В Радомысле молодой Сергей Григорьевич познакомился с немолодой дамой, женой исправника. Она сделала его своим любовником и научила пить. Впоследствии он так и не смог избавиться от этого порока. Потом он познакомился с девушкой, которая захотела выйти за него замуж, тоже его поила и в конце концов женила на себе. Погибла она трагически. Они купались в Днепре, она была уже беременна. Он отошел от нее, а когда через некоторое время вернулся, нашел ее мертвой. По-видимому, ей сделалось дурно, она упала в воду и захлебнулась на мелководье.

Он женился во второй раз где-то в Черкассах на Днепре на какой-то чиновничьей дочери. Пьянство продолжалось. Брак был неудачный, родившиеся дети болели, а единственно здоровый мальчик унаследовал от отца припадки ярости.

Сергей Григорьевич умер в первые годы революции. Судьбы же его потомства не знаю.

Софья Григорьевна Градовская

Была младшей сестрой моей жены Екатерины Григорьевны. Как все Градовские, была очень способной и кончила хорошо киевскую гимназию. Она была красива, но ее портили два недостатка — маленький рост и нос, как у отца, несколько грубоватый.

--------------------------------

Что сделать:
**a)** Какую гимназию окончила Софья Григорьевна Градовская по воспоминаниям о семье Градовских?
**b)** Продолжите воспоминания о семье Градовских сразу после последней фразы исходного текста.
Записи здесь никакой роли не играют.

Исходные данные:
--------------------------------

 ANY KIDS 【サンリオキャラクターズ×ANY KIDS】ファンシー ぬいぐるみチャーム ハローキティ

--------------------------------

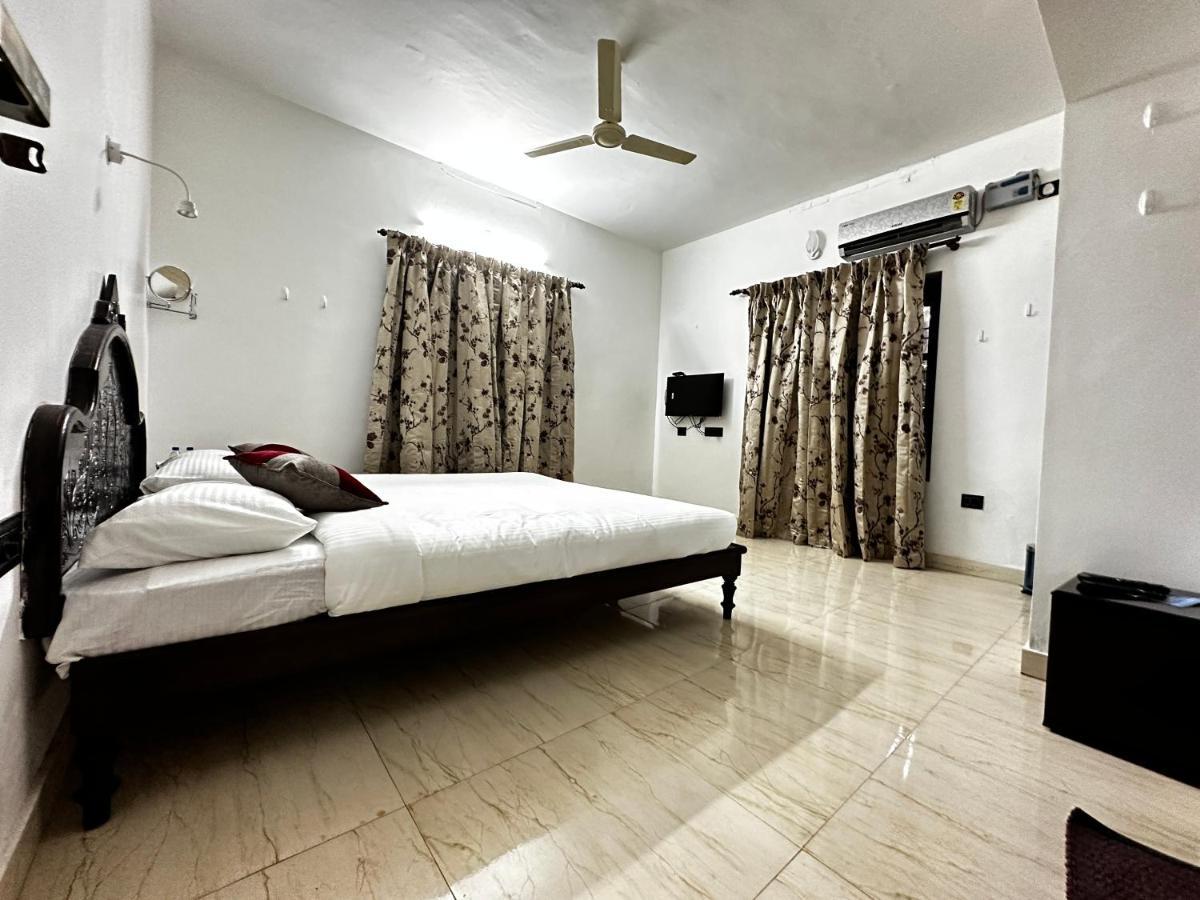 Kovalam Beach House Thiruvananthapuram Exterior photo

--------------------------------

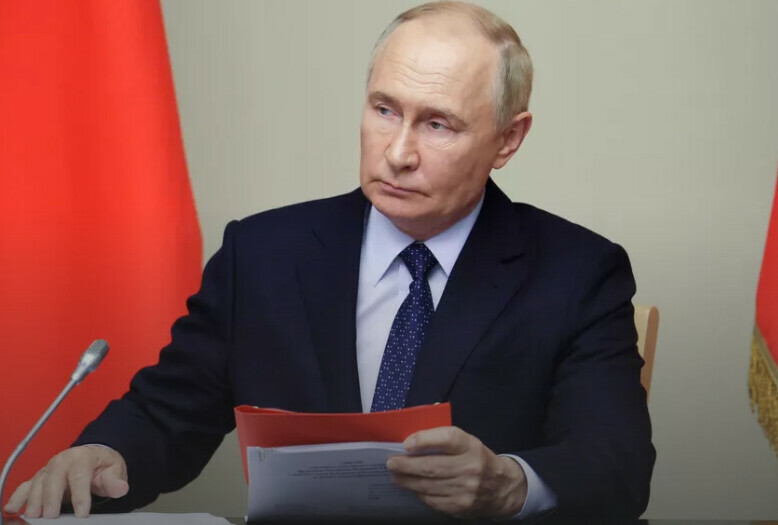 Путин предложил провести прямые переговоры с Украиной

--------------------------------

Ответы:
**a)** Киевскую гимназию.

**b)**
В молодости работала над корректурами «Киевлянина» и помогала своей матери Евгении Константиновне, заведовавшей экспедицией газеты.

Подписчики «Киевлянина», как и всякой газеты, подразделялись на иногородних и городских. Иногородние получали газету по почте, городским же доставляли специальные разносчики в числе 17-ти человек. Вот эта ватага находилась в подчинении Евгении Константиновны, а на самом деле ее детей.

Среди разносчиков, помню, были Жан Клинков и Жан Болван. Клинков был человек как человек, а Болван вечно все путал, и поэтому на него поступали жалобы. Впрочем, это болванство, может быть, происходило от семьи этого несчастного Жана. Ведь разносчики сами мало разносили. Разносили еще их жены и дети. Подписчики были требовательны, они желали, чтобы газету доставляли им в определенное время, не позже и не раньше. И клали газету в определенное место. Не все члены семьи это понимали, а ругали Болвана.

Практически дело происходило так, что разносчики рано утром приходили в типографию и в ней получали положенное количество экземпляров газеты от дежурного экспедитора. Дежурным экспедитором был или Сергей Григорьевич, или Виталий Григорьевич, либо Павлин (Павел Иванович) Андрияшин. Эта работа начиналась в шесть часов утра.

Софья Григорьевна как девушка была от этого освобождена.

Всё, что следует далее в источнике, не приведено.